The Alcoholics Anonymous book, known as the big book says:
Rarely have we seen a person fail who has thoroughly followed our path. Those who do not recover are people who cannot or will not completely give themselves to this simple program, usually men and women who are constitutionally incapable of being honest with themselves. There are such unfortunates. They are not at fault; they seem to have been born that way. They are naturally incapable of grasping and developing a manner of living which demands rigorous honesty. P. 58.
The via negativa or the way of letting go is rigorous honesty.

With the via negativa we are going back to our source or our origins. We are going back to our nothingness. There we find the strength underneath the projections and the masks and the fake answers.

That is what this refiner’s fire and fullers’ soap thing is about. It is an unbearably hot and smelly honesty. If we are wise, we won’t hide from it. We will let it purify us. In so doing we will find who we are really are as individuals and as a species.

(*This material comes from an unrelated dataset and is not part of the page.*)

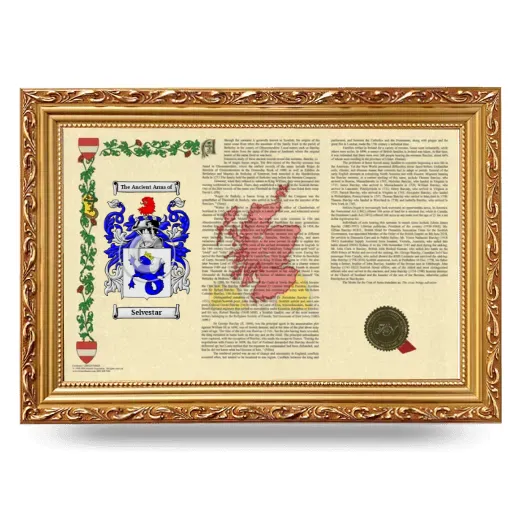 Selvestar Armorial Landscape Framed - Gold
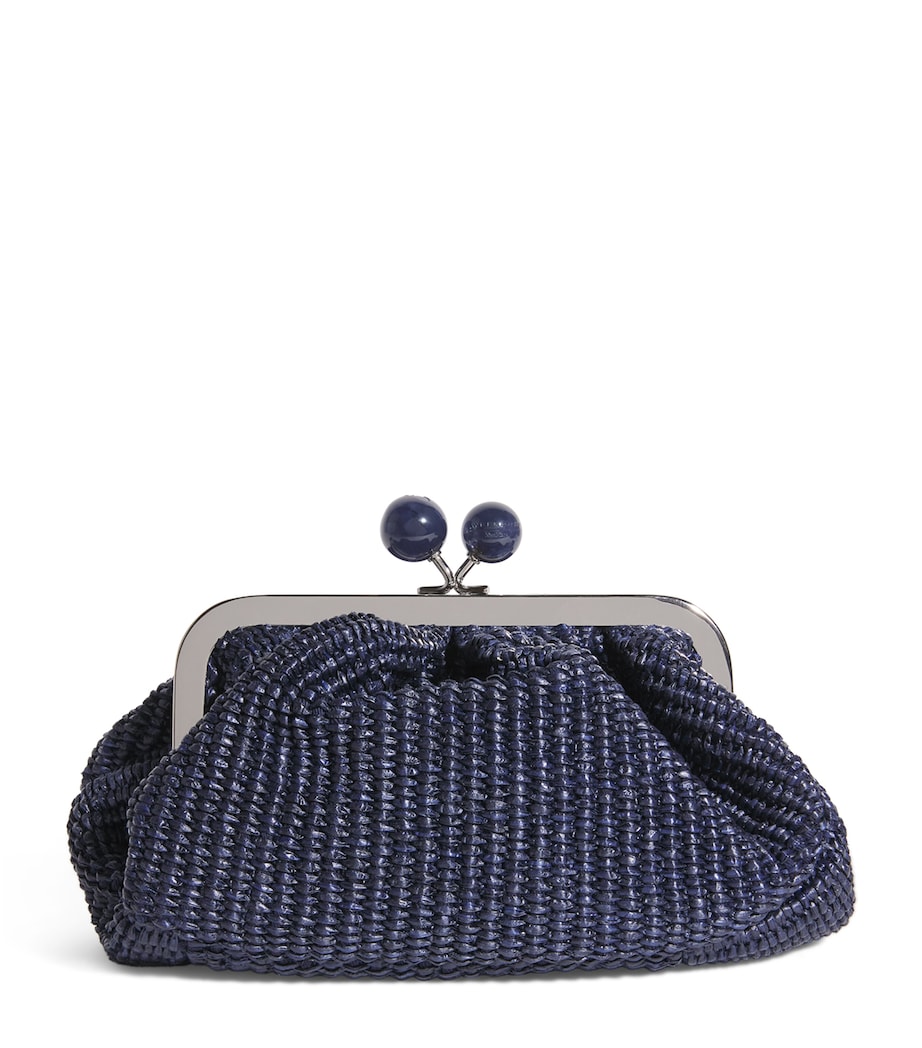 Small Raffia-Effect Pasticcino Bag ULTRAMARINE Image 1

Langston Hughes, in his poem Mother to Son speaks of the strength of the via negativa:

Well, son, I'll tell you:
Life for me ain't been no crystal stair.
It's had tacks in it,
And splinters,
And boards torn up,
And places with no carpet on the floor—
Bare.
But all the time
I'se been a-climbin' on,
And reachin' landin's,
And turnin' corners,
And sometimes goin' in the dark
Where there ain't been no light.
So, boy, don't you turn back.
Don't you set down on the steps.
'Cause you finds it's kinder hard.
Don't you fall now—
For I'se still goin', honey,
I'se still climbin',
And life for me ain't been no crystal stair.

We will find that we have strength within that we had never thought possible. We will find our voices and our courage. We will find our joy, our purpose, our meaning.